First, convert the volume of water from gallons to grams. We know that 1 gallon is approximately equal to 3.78541 liters, and since the density of water is 1 g/mL, we can multiply the volume in gallons by 3.78541 to get the volume in liters. Finally, multiply the volume in liters by 1000 to convert it to grams.
Volume in liters = 20 gallons * 3.78541 (L/gallon) ≈ 75.7082 L
Volume in grams = 75.7082 L * 1000 (g/L) ≈ 75708.2 g
Next, calculate the difference in temperature between the initial and final temperatures in Celsius:
ΔT = 300°F - 5°C ≈ 295°C
Finally, use the heat capacity of water to calculate the energy required:
Energy (in J) = heat capacity (in J/g·°C) * mass (in g) * temperature change (in °C)
Energy (in J) = 4.184 J/g·°C * 75708.2 g * 295°C ≈ 90,230,099 J
To convert this energy to kJ, divide by 1000:
Energy (in kJ) ≈ 90,230,099 J / 1000 ≈ 90,230 kJ
Therefore, it takes approximately 90,230 kJ of energy to raise the temperature of 20 gallons of water from 5°C to 300°F.

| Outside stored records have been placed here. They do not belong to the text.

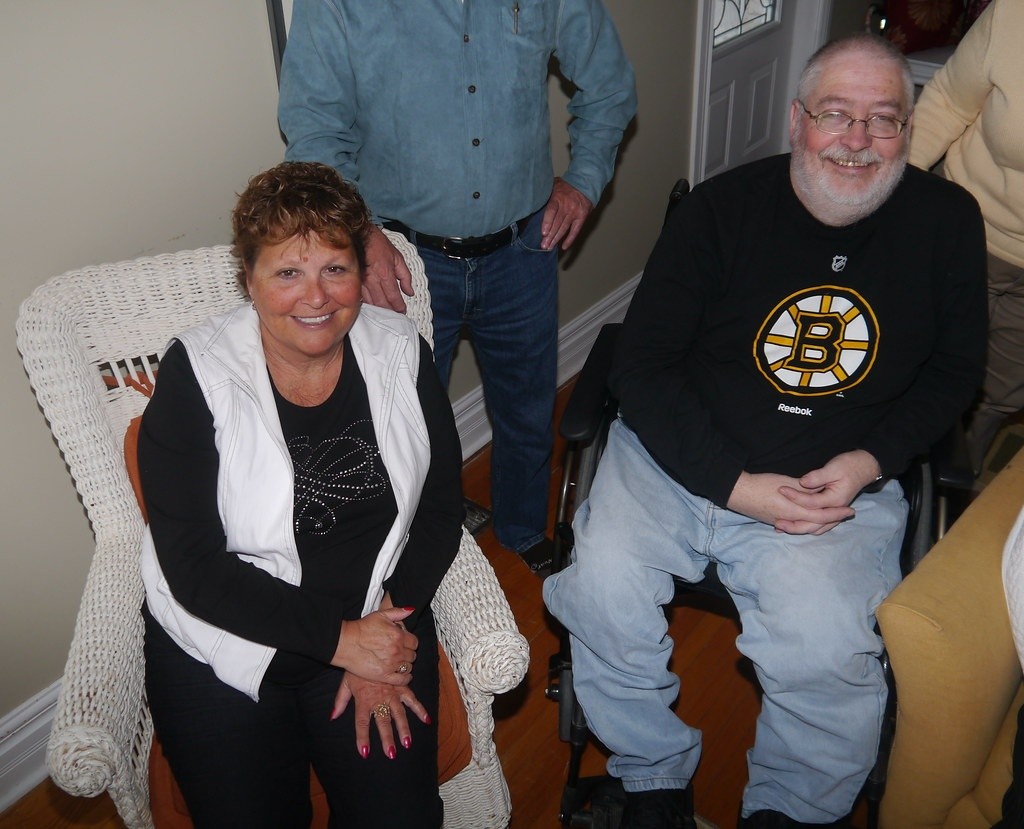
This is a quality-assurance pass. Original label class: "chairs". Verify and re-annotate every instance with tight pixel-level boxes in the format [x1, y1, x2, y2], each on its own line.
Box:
[17, 227, 530, 829]
[876, 446, 1024, 828]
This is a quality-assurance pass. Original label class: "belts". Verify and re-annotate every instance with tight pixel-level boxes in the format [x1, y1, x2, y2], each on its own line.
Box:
[380, 217, 533, 261]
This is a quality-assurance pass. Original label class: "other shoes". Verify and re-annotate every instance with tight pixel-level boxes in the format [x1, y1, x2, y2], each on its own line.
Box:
[738, 801, 801, 829]
[625, 781, 696, 829]
[517, 538, 570, 580]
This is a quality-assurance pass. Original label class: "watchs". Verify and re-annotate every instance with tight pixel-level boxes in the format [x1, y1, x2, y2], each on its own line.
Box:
[863, 474, 883, 492]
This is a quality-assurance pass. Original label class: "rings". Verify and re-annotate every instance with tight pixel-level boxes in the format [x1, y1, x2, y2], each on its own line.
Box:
[398, 661, 408, 674]
[372, 703, 392, 720]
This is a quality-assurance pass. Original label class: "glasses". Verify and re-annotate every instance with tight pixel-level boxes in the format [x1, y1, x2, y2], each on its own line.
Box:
[802, 101, 910, 140]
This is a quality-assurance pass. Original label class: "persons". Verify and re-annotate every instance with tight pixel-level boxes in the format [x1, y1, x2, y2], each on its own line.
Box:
[544, 30, 989, 828]
[907, 0, 1024, 539]
[277, 1, 637, 575]
[139, 161, 466, 829]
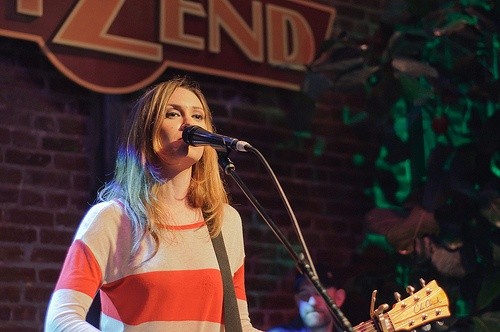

To calculate the energy required to raise the temperature of water, we can use the equation:
Q = m * c * ΔT
Where:
Q is the energy (in joules)
m is the mass of water (in kilograms)
c is the specific heat capacity of water (in joules per kilogram per degree Celsius)
ΔT is the change in temperature (in degrees Celsius)
First, let's convert the given values to the appropriate units:
20 gallons of water = 20 * 3.78541 liters = 75.7082 liters
1 liter of water = 1 kilogram (approximately)
ΔT = 300°F - 5°C = 300°F - 5 * (9/5)°C = 300°F - 9°F = 291°F
Now, we need to convert the change in temperature to degrees Celsius:
ΔT = 291°F * (5/9)°C/°F = 161.67°C
Next, let's find the specific heat capacity of water. The specific heat capacity of water is approximately 4.186 joules per gram per degree Celsius, which we can convert to kilograms:
c = 4.186 J/g°C * 1 kg/1000 g = 0.004186 J/g°C
Now, we can calculate the energy required:
Q = m * c * ΔT = 75.7082 kg * 0.004186 J/g°C * 161.67°C ≈ 50.01 kJ
Therefore, it would take approximately 50.01 kilojoules of energy to raise the temperature of 20 gallons of water from 5°C to 300°F.